# TP3 - Automatic Segmentation of Mails
This Lab aims to build an email segmentation tool, dedicated to separate the email header from its
body. It is proposed to perform this task by learning a HMM (A, B, π) with two states, one (*state 1*) for
the header, the other (*state 2*) for the body.

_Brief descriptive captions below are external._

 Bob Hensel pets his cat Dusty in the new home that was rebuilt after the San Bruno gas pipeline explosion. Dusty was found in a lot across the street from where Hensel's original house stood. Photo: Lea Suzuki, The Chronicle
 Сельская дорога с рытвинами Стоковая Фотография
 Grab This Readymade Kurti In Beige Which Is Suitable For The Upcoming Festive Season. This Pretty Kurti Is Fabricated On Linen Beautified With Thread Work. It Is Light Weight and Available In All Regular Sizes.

In this model, it is assumed that each mail actually contains
a header : the decoding necessarily begins in the state 1.

Knowing that each mail contains exactly one header and one body, each mail follows once the transition
from 1 to 2.

### Q1 : Give the value of the π vector of the initial probabilities

$$π^T = 
\begin{matrix} 
1 \\ 0 
\end{matrix}
$$

Because the initial probability of being in the state 0 (header) is always true.

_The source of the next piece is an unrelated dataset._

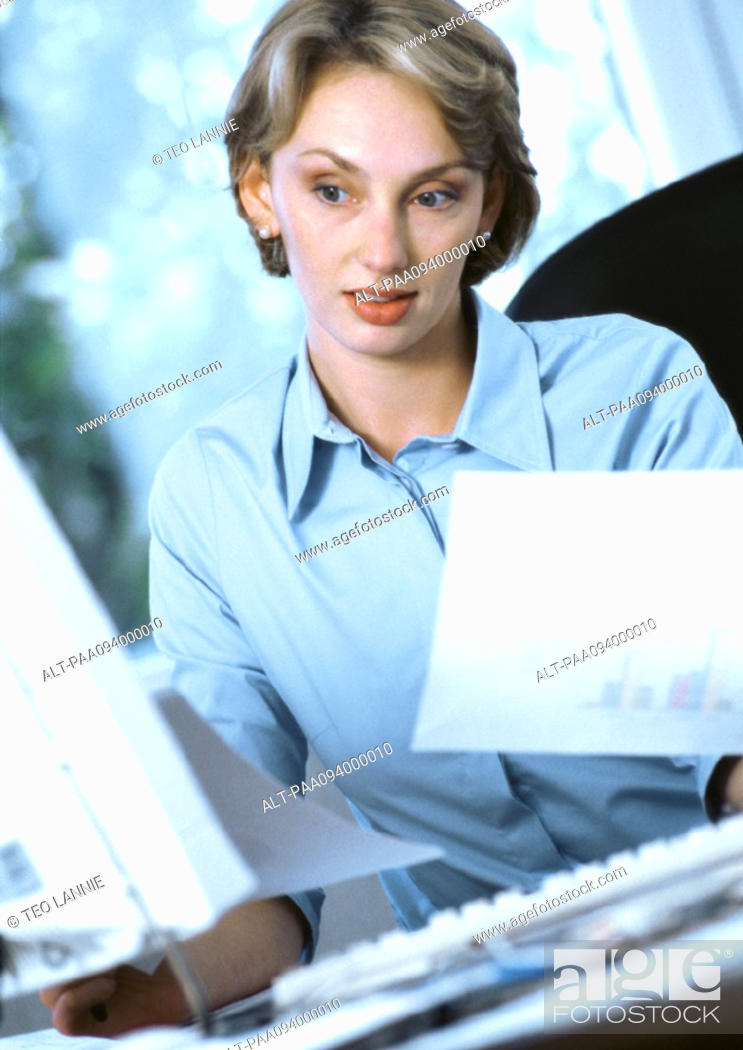 Stock Photo: Businesswoman holding documents, looking at computer.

### Q2 : What is the probability to move from state 1 to state 2 ? What is the probability to remain in state 2 ? What is the lower/higher probability ? Try to explain why

Given the matrix:

$$ A = \begin{matrix} 
0.999218078035812 & 0.000781921964187974 \\
0 & 1
\end{matrix}$$

The probability of moving from state 1 to state 2 is `P(2|1) = 0.000781921964187974` ; the probability of state 2 is `P(2|2) = 1` . 

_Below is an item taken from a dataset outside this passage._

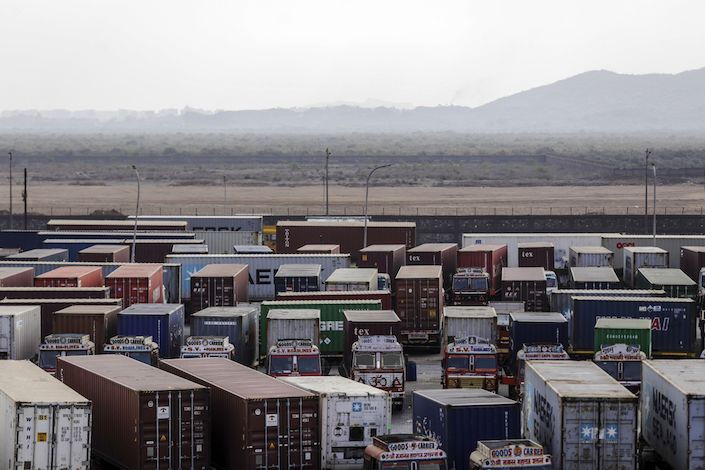 Container trucks sit parked near the Jawaharlal Nehru Port. Photo: Bloomberg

It is normal for P(2|2) to be higher, since once a character belonging to the *body* of the mail has been found, all the following observations will belong to the same state : no other *header* is found after the *body* in a mail.

### Q3 : What is the size of the corresponding matrix ?

Because the ASCII characters are 256 (`N = 256`), the size of the corresponding matrix will be `256x2`, where each row represents the discrete probability distribution of the character *c* given the state *s*.

In [36]:
# Implementation of Viterbi algorithm
import numpy as np

"""
Implementation of the Viterbi algorithm.
Finds the best segmentation of the text provided, 
and returns the most probable states sequence
Parameters explaination:
:param O: = characters codification (ASCII, range(0,256))
:param S: = possible states (header = 0, body = 1)
:param A: = state transition probability matrix
:param B: = matrix probability of character c being in state s (256x2, contained in P.text)
:param pi: = initial probability vector
:param Y: = observation in the mail (mail.dat)
:return X: = most likely hidden state sequence
"""
def ViterbiAlgorithm(O, S, A, B, pi, Y):
    A = np.matrix(A)
    T = len(Y)
    T1 = np.zeros((len(S), T))
    T2 = np.zeros((len(S), T))
    for s in S:
        T1[s,0] = pi[s]*B[Y[0]][s] # vector of most likely path so far
        T2[s,0] = 0 # most likely path for previous observation
#     print(T1[:,0])
    for t in range(1,T):
        for s in S:
#             print("T1[:,"+str(t-1)+"] = "+str(T1[:,t-1]))
#             print("A[:][s] = "+str(A[:,s]))
#             print("B[Y["+str(t)+"],s] = "+str(B[Y[t],s]))
#             result = T1[:, t-1]*A[:,s]*B[Y[t],s]
            result = [a*b*B[Y[t],s] for a,b in zip(T1[:, t-1],A[:,s])]
            result += np.finfo(np.double).tiny
#             print("Result = "+str(result))
            T1[s, t] = max(result)
            T2[s, t] = np.argmax(result)
#         print(T1[:,t])
    Z = [0 for t in Y]
    X = [0 for t in Y]
    T = T - 1
    Z[T] = int(np.argmax(T1[:,T]))
    X[T] = S[Z[T]]
    for i in range(T, 0, -1):
        Z[i-1] = int(T2[Z[i], i])
        X[i-1] = S[Z[i-1]]
    return X

In [49]:
# Viterbi - test
O = range(0,256)
S = [0,1]
pi = [1,0]
A = [[0.999218078035812, 0.000781921964187974],[0, 1]]
B = np.loadtxt('P.text', dtype=float)
Y = np.loadtxt('dat/mail11.dat',dtype=int)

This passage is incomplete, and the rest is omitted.